Lichtenauer Michael, Goebel Bjoern, Fritzenwanger Michael, Förster Martin, Betge Stefan, Lauten Alexander, Figulla Hans-Reiner, Jung Christian
Clinic of Internal Medicine II, Department of Cardiology, Paracelsus Medical University of Salzburg, Austria.
Universitätsherzzentrum Thüringen, Clinic of Internal Medicine I, Department of Cardiology, Friedrich Schiller University Jena, Germany.
Clin Hemorheol Microcirc. 2015;61(1):83-90. doi: 10.3233/CH-141908.
Endothelial microparticles (EMP) are small membrane vesicles that originate from activated or apoptotic endothelial cells. Although the exact mechanism of EMP function is still relatively unknown, it has been shown that they modulate inflammatory processes, coagulation and vascular function. In this study we hypothesized that transient hypoxia may act as a trigger for the release of EMP into circulation.
Fourteen healthy volunteers were subjected to transient normobaric hypoxia in an air-conditioned chamber simulating an oxygen concentration of a height of up to 5500 meters. Blood samples were evaluated for EMP using flow cytometry.
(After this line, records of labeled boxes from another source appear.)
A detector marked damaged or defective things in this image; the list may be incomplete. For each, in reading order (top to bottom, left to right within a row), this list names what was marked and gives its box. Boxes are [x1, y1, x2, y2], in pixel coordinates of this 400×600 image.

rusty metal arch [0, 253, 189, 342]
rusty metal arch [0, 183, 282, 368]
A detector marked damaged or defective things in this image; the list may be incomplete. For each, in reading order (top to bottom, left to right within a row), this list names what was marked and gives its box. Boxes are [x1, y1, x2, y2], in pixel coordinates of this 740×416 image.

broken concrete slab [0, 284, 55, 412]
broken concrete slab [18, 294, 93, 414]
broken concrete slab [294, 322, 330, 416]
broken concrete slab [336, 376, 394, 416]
During the experiment oxygen concentration was adjusted to a value equivalent to a height of 5500 meters to achieve hypoxic conditions. Oxygen saturation decreased to 78% . At the final height a significant increase of CD31+/Annexin+ EMP levels was evident (increase from 0.03% ± 0.01% SEM to 0.12% ± 0.04% SEM, p = 0.0188).
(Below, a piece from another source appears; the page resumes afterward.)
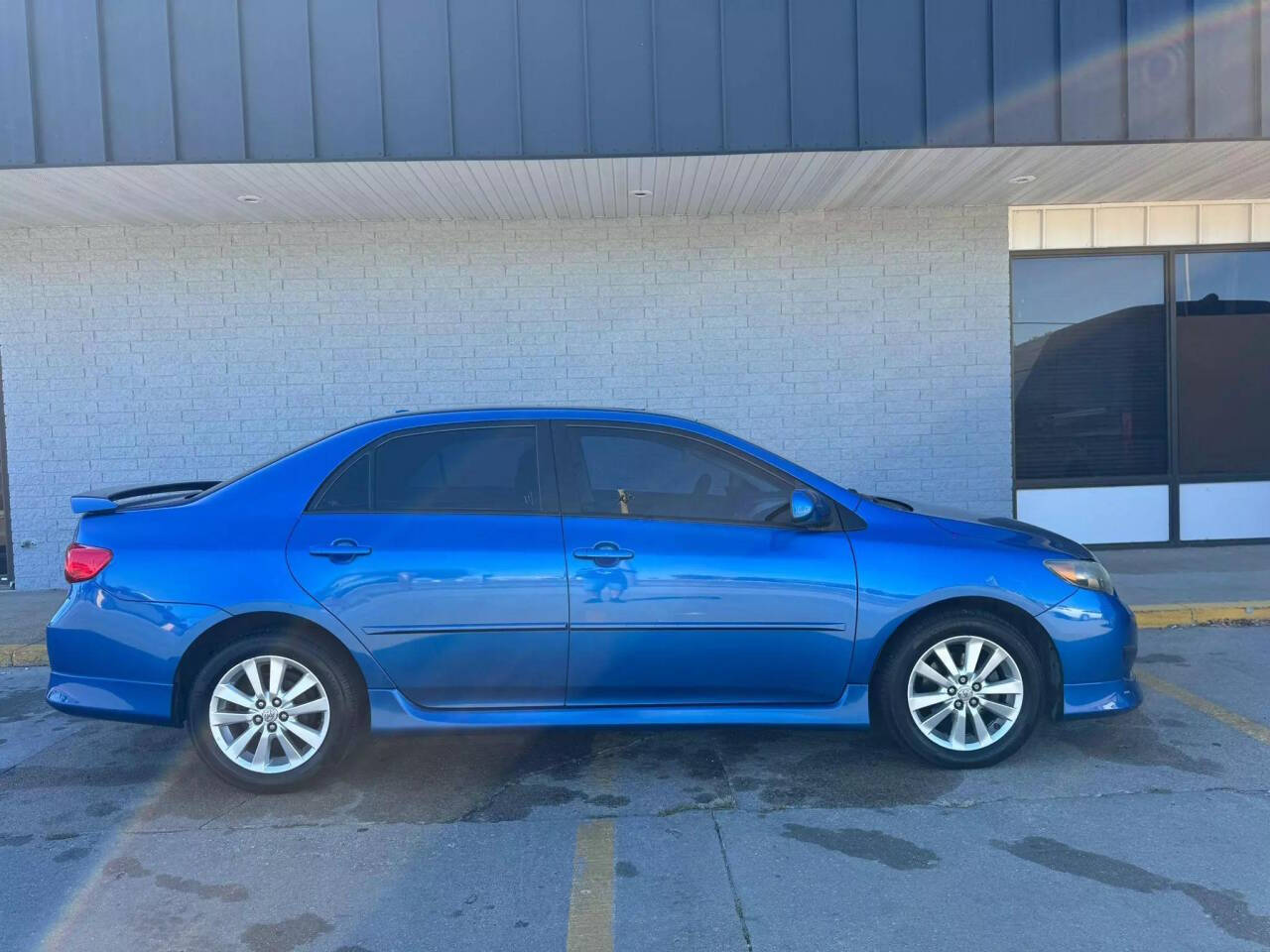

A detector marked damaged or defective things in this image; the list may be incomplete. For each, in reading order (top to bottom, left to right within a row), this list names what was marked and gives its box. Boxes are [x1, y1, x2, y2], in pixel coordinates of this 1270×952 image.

cracked pavement [2, 627, 1270, 952]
These experimental results show that temporary hypoxic conditions can trigger the release of CD31+/ Annexin+ EMP also in healthy volunteers. In our previous studies we have shown that apoptotic bodies can confer pro-survival signals to cardiomyocytes during myocardial ischemia. Based on the experimental results of this current study we believe that the release of CD31+/Annexin+ EMP during hypoxia might act as an endogenous survival signal.
内皮微粒(EMP)是源自活化或凋亡内皮细胞的小膜泡。尽管EMP功能的确切机制仍相对不明,但已表明它们可调节炎症过程、凝血和血管功能。在本研究中,我们假设短暂缺氧可能是EMP释放到循环中的触发因素。
14名健康志愿者在模拟高达5500米高度氧气浓度的空调舱中接受短暂常压缺氧。使用流式细胞术评估血样中的EMP。
在实验期间,将氧气浓度调整到相当于5500米高度的值以实现缺氧条件。血氧饱和度降至78%。在最终高度时,CD31+/膜联蛋白+ EMP水平显著增加(从0.03%±0.01% SEM增加到0.12%±0.04% SEM,p = 0.0188)。
这些实验结果表明,临时缺氧条件也可在健康志愿者中触发CD31+/膜联蛋白+ EMP的释放。在我们之前的研究中,我们已表明凋亡小体可在心肌缺血期间赋予心肌细胞促生存信号。基于本研究的实验结果,我们认为缺氧期间CD31+/膜联蛋白+ EMP的释放可能作为一种内源性生存信号。